---------- SUPPLIED TEXT ----------

To hear Brian Calle describe it, he is saving the LA Weekly, not killing it.
A self-described ‘right-leaning’ former opinion editor for L.A.’s suburban newspaper network (including flagship paper Orange County Register), Calle is now the 37-year-old publisher of the Weekly, and in the middle of an unusual media storm.
After his group of investors went in and bought the Weekly late last year, immediately gutting the staff, something at the core of the city’s ever-fervent radical bent was ignited. People were incensed that what seemed like a shadowy cabal of coastal Republicans-slash-technocratic Democrats was snatching away the LA Weekly brand.
There was a “funeral” protest on the sidewalk outside its offices a week after the sale, and that was only the beginning.
An online boycott campaign launched, meant to force Calle’s group to sell the paper. Two LA Weekly food events have been canceled since Calle’s Semanal Media group took over in late November from Voice Media Group, and I could tell in Calle’s demeanor during a wide-ranging conversation that the paper is feeling the boycott’s pinch. Calle now appears to be on a media blitz to try to turn the tide.
To detractors, Calle is a right-wing ideologue with a mission to slowly but surely pitch the Weekly to the right, a sort of local media Stephen Miller. A few of the investors who went in with him are linked to conservative political groups or campaigns, fueling the charges of ideological carpetbagging into L.A. Calle himself has a pretty blatantly conservative record.
But long before Brian Calle rolled around, the Weekly had already spun far from its hippie/radical roots in Silver Lake and Hollywood. I was a staff writer at the Weekly between 2006 and 2007, when then-editor Laurie Ochoa hired me away from the L.A. Times. I remember when new corporate overlords — that time around — came in and fired a bunch of talented people, causing a media storm back then. The new owners in 2007 who came in slashing and burning were “Village Voice Media,” but actually the company was a re-upped New Times, based out of Phoenix. New Times had bought up VVM and taken on its name, but kept its own corporate and editorial culture, which could have been best described as surface “liberal” but at its core reactionary and libertarian.

---------- ENTRIES ----------

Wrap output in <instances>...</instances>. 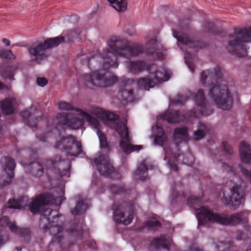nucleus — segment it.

----------
---------- ENTRIES ----------

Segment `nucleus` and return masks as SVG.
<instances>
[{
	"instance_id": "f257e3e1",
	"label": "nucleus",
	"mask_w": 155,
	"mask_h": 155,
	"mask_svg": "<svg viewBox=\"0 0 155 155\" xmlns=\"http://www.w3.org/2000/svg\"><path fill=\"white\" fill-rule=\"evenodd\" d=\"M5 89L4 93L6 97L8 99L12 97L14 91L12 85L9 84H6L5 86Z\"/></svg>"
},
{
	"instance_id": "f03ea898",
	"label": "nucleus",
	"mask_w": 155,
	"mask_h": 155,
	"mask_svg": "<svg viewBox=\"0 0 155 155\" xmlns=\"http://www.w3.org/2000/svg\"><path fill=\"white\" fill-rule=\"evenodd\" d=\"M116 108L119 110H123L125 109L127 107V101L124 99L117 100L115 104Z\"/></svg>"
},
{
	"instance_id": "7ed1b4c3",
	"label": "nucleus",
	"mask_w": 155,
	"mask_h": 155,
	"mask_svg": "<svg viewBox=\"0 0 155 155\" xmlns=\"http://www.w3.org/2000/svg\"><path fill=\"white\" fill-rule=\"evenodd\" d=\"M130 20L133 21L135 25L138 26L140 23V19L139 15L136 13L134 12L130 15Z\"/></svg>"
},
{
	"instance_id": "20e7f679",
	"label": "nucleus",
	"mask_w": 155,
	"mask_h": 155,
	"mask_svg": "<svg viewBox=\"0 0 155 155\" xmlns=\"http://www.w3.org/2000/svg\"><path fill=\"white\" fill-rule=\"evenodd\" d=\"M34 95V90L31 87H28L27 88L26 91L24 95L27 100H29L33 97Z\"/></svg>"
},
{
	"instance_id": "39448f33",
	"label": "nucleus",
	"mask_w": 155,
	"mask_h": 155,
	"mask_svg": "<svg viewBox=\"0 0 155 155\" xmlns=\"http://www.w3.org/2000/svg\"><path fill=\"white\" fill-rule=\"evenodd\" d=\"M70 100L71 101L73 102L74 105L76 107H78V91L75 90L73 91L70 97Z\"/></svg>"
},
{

----------

THE TASKS:
a. Translate into Spanish this sentence from the LA Weekly article: "There was a “funeral” protest on the sidewalk outside its offices a week after the sale, and that was only the beginning."
b. Reproduce the stretch of the LA Weekly article from "To hear Brian" through "LA Weekly brand.".
c. According to the LA Weekly article, from which company did Calle's Semanal Media group take over the paper in late November?

SOLUTION LIST:
a. Hubo una protesta a modo de “funeral” en la acera frente a sus oficinas una semana después de la venta, y eso fue solo el comienzo.

b.
To hear Brian Calle describe it, he is saving the LA Weekly, not killing it.
A self-described ‘right-leaning’ former opinion editor for L.A.’s suburban newspaper network (including flagship paper Orange County Register), Calle is now the 37-year-old publisher of the Weekly, and in the middle of an unusual media storm.
After his group of investors went in and bought the Weekly late last year, immediately gutting the staff, something at the core of the city’s ever-fervent radical bent was ignited. People were incensed that what seemed like a shadowy cabal of coastal Republicans-slash-technocratic Democrats was snatching away the LA Weekly brand.

c. Voice Media Group.